Thursday, September 12, 2013

Hubble's Law and Hubble's Legacy

In astronomy, everything in the Universe is moving relative to everything else. The Earth moves around the Sun, the Sun around the Milky Way, the Milky Way moves relative to the other Local Group galaxies, and the Local Group relative to more distant galaxies and galaxy clusters. Within the large-scale cosmic web we find bulk motions in every direction on the sky. 

Such motions can be measured using a variety of techniques depending on the objects of interest. For galaxies, this is typically achieved through the identification of known "lines" in their spectra, which shift from where they should be, where we measure them at rest in the lab. This is simply a "light" version of the known Doppler Effect for sound, where, for example, the pitch of a train goes up when approaching, then down when moving away, compared to the pitch you hear when you're on it.

In astronomy, the degree of this shift is known as either redshift (for galaxies moving away from us) or blueshift (for galaxies moving towards), as explained previously.

It was then a curious set of observations in the early 1900's that revealed that the majority of objects outside our own galaxy (then called nebulae, now known as other galaxies) were all moving away from us (i.e. redshifted), and in approximate proportion to their distance. This was explicitly seen in the pioneering work of Vesto Slipher in 1917, Knut Lundmark in 1924, and Edwin Hubble in 1929, amongst others of the time. 

In the figure below we reproduce the original "discovery" plot by Edwin Hubble, which has since come to be known as Hubble's Law, written as:

galaxy recession velocity = H0 x galaxy distance

The proportionality constant, H0, is called Hubble's constant and was determined by fitting a straight line through the data. Hubble estimated H0 = 500 km/s/Mpc at the time.

Edwin Hubble's "discovery" plot from 1929, showing that the distance to a galaxy (on the x-axis) is correlated with the speed at which it's moving away from us (called redshift, on the y-axis). Such a distance-redshift relation is strong evidence supporting the idea that the Universe is expanding.


The observation that every distant galaxy in the Universe appears to be red and not blueshifted is itself remarkable. In effect, it tells us that the motions of all galaxies beyond our local volume are in a direction away from us, and Hubble's Law tells us that the further away a galaxy is, the faster its moving away. This was, in essence, the first observational evidence of an expanding Universe!

That the Universe could be expanding was predicted by Einstein's equations of general relativity, as many of you may know. A somewhat crazy idea when first proposed, Einstein himself was unsatisfied with the concept of a dynamic space-time, which led him to update his equations with the famous cosmological constant, Lambda.

Although Hubble is solely credited with the discovery of his Law, closer examination of the literature shows a more complex history with no one single eureka moment by any individual. In fact, the redshifts that Hubble used above were entirely borrowed from Slipher's earlier work, and the distances that Hubble measured himself were unfortunately significantly flawed. The modern value of H0 is 67.3 km/s/Mpc, measured to about 2% accuracy by the Planck cosmic microwave background satellite.

As Edinburgh Royal Observatory Professor John Peacock recently argued, Hubble was perhaps somewhat fortunate to be able to demonstrate the relation given the data he had on hand at the time. However he was already an important figure in the community, very good at promoting the result, and the community of the day was equally as excited to accept it.

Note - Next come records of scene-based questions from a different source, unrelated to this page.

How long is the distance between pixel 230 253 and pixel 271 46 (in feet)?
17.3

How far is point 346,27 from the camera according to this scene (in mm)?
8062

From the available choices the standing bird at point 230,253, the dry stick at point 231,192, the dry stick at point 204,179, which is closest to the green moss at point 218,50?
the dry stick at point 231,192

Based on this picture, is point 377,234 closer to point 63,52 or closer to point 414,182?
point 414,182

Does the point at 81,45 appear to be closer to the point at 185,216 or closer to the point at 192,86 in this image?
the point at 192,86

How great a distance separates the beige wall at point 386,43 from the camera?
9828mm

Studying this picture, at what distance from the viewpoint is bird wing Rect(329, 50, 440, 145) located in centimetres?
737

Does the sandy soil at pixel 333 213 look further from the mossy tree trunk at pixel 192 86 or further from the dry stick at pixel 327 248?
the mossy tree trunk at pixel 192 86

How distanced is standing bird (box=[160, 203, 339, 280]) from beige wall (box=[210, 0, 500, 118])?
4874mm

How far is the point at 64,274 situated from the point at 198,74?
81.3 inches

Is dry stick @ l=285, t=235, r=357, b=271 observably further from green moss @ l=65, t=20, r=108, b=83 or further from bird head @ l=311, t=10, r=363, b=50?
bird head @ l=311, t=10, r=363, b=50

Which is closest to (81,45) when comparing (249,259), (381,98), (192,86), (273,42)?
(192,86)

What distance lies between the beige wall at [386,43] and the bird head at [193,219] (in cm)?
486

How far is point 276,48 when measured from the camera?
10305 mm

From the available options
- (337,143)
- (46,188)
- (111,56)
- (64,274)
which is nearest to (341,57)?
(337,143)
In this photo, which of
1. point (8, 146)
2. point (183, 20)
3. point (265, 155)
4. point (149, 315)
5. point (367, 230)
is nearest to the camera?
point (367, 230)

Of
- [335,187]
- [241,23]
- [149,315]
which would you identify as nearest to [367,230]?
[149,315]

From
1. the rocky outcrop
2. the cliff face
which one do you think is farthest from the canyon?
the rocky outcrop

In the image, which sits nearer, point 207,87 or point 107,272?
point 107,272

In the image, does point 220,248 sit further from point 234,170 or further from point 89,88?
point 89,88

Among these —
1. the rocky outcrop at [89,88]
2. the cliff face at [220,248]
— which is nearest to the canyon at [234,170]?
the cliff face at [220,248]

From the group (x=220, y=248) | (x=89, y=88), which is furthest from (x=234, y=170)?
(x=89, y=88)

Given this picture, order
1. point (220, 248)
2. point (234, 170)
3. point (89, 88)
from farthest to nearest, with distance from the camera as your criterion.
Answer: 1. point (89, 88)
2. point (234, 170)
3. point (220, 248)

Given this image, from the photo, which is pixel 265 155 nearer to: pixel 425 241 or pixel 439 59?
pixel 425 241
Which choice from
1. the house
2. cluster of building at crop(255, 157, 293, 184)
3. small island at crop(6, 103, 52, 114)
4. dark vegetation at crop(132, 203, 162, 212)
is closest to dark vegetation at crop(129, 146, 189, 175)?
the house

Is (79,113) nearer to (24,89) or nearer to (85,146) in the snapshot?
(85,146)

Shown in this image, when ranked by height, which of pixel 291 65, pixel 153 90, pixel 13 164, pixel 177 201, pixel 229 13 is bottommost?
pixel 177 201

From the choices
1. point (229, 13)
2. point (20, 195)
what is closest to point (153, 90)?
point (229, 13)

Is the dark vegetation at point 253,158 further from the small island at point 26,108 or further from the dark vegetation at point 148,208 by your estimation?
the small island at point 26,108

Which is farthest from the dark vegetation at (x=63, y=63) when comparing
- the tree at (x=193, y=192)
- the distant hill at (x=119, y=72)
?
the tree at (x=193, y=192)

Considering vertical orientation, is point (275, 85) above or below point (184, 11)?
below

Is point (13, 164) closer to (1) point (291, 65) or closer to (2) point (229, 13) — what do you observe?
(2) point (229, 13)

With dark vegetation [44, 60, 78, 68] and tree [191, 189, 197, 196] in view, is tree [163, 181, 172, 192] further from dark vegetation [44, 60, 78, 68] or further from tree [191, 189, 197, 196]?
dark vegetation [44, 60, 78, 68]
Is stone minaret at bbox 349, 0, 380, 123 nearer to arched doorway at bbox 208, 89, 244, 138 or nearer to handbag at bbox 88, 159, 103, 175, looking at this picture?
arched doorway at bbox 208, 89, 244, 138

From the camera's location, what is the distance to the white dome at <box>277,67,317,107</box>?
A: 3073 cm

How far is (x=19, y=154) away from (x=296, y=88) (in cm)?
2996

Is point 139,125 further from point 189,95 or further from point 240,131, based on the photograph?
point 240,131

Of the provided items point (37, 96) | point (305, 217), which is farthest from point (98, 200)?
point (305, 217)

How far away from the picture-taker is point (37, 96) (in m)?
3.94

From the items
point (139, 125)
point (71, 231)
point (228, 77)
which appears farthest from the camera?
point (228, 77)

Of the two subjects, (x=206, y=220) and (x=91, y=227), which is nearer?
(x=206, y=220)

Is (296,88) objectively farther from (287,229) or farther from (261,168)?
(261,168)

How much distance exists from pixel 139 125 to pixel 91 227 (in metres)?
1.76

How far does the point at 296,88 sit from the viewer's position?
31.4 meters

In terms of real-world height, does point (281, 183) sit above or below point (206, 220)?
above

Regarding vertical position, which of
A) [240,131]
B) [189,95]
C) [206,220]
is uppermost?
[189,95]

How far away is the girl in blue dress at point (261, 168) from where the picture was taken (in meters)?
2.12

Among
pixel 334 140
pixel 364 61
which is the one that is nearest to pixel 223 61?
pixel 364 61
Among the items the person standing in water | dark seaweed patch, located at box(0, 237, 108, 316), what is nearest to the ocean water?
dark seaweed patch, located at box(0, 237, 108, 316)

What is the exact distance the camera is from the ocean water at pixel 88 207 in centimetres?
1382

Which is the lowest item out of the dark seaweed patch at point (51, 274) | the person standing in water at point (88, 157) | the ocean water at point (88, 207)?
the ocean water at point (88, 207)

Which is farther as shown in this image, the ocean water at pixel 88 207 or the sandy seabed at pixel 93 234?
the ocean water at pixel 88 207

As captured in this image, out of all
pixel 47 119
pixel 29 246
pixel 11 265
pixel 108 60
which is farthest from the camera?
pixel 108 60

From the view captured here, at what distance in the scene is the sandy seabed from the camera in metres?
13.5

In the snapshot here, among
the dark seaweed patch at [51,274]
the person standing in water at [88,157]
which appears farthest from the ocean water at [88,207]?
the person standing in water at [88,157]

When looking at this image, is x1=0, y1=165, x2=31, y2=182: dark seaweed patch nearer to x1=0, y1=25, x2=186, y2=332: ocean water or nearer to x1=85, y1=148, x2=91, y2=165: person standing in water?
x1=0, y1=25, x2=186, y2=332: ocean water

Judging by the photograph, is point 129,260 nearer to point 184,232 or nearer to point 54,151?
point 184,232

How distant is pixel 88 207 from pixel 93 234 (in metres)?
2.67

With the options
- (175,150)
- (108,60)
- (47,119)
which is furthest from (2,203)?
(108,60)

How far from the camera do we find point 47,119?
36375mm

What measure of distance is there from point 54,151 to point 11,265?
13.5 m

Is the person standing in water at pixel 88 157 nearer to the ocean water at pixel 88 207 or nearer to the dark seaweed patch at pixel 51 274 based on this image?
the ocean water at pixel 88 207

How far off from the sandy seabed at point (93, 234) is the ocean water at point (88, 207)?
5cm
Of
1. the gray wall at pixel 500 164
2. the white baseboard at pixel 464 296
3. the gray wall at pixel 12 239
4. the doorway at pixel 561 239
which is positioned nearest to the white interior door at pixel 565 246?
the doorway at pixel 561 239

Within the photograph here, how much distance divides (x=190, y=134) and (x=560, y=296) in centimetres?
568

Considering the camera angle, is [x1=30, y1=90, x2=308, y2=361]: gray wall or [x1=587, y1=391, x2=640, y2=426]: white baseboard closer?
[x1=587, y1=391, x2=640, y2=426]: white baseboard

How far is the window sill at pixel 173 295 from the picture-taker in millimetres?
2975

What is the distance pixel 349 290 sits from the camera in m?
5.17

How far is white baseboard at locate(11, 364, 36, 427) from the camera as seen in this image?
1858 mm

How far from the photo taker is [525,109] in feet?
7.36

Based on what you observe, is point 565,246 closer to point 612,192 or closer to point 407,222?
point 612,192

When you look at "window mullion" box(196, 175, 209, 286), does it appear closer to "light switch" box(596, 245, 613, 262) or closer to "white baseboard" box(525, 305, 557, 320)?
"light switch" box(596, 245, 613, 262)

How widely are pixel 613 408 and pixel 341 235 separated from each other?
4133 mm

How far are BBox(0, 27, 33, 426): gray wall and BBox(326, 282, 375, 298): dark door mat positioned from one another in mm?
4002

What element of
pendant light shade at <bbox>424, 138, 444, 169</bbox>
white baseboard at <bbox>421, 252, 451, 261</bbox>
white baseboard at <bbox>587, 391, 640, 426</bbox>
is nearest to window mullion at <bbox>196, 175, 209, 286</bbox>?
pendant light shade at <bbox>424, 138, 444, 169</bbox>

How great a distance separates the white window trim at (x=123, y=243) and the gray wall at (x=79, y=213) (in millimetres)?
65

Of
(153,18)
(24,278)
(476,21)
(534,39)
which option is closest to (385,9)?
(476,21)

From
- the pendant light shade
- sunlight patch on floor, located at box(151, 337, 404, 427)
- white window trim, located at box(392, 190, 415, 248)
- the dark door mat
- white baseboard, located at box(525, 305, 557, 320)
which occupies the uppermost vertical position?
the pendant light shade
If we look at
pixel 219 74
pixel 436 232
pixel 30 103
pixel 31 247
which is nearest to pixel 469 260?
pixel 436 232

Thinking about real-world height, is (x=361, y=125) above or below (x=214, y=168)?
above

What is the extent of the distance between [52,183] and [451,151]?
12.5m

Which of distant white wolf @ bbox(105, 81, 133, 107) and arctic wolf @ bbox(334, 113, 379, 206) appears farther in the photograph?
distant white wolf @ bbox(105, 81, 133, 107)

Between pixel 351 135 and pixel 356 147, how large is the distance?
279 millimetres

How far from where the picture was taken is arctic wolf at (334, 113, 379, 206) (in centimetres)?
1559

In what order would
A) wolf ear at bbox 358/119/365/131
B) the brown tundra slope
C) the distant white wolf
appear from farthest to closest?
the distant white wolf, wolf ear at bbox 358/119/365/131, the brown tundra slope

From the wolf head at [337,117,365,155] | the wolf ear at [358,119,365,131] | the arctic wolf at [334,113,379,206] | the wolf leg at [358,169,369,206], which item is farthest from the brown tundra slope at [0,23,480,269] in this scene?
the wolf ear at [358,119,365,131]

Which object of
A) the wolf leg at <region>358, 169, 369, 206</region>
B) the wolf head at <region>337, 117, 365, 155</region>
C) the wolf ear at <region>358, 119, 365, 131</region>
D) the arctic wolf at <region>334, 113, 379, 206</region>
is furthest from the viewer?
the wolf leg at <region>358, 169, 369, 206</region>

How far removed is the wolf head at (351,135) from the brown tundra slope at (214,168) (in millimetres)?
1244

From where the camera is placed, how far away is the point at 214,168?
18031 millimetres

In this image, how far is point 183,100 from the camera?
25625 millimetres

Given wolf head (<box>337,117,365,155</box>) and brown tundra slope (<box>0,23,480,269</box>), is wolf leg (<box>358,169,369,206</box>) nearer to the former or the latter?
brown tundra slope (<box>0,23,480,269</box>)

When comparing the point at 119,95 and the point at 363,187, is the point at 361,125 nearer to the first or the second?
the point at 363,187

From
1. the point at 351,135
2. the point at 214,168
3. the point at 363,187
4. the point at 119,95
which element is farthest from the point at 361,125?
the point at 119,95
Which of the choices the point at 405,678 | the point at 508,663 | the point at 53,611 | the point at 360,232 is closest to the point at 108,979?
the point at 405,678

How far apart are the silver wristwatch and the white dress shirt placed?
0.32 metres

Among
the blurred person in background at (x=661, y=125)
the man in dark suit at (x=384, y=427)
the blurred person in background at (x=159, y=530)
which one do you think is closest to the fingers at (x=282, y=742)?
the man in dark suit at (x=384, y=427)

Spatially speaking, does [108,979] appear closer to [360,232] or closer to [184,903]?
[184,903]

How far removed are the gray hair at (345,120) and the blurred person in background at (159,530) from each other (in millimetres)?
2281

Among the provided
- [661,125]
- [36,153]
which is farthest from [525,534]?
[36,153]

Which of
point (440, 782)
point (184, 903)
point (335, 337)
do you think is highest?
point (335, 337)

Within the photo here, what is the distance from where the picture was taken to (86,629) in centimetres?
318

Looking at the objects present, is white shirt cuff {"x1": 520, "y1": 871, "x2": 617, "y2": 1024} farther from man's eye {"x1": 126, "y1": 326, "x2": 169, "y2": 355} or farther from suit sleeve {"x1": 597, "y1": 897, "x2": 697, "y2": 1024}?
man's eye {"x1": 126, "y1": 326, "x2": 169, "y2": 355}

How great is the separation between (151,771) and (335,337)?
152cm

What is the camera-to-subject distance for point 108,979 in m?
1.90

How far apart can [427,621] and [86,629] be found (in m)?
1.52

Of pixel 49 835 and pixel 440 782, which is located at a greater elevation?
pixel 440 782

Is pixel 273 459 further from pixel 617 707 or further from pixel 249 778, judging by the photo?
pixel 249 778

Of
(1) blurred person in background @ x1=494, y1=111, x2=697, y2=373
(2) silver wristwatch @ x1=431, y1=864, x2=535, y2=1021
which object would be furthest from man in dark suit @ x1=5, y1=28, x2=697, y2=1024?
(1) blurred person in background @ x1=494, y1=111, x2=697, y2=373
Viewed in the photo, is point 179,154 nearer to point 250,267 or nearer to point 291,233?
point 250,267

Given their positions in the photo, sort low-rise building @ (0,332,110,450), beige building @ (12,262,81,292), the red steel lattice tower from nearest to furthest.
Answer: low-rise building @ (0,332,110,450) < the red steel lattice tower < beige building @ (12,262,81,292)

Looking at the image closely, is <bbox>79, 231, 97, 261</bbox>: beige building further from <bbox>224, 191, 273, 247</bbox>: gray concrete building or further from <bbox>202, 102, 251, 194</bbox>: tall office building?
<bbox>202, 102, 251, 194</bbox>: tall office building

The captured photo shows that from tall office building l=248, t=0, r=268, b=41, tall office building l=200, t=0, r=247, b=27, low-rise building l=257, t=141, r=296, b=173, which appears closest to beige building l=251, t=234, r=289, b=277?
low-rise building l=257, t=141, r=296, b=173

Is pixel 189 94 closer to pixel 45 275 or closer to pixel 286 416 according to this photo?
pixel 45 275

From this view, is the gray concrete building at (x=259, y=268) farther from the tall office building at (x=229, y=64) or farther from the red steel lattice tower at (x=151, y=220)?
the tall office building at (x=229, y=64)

Regardless, suffice it to say that once the Law was established its ramifications changed our understanding of the Universe. The measurement of the Hubble expansion (and repeated confirmation over the years) heralded in the age of modern cosmology. It underpins our modern cosmological paradigm. And it is a key component to many of the observations and results that CANDELS produces using the Hubble Space Telescope.

More discussion of the Hubble constant and its use (and misuse) in astronomy data analysis can be found in my recently published paper, "Damn you little h!".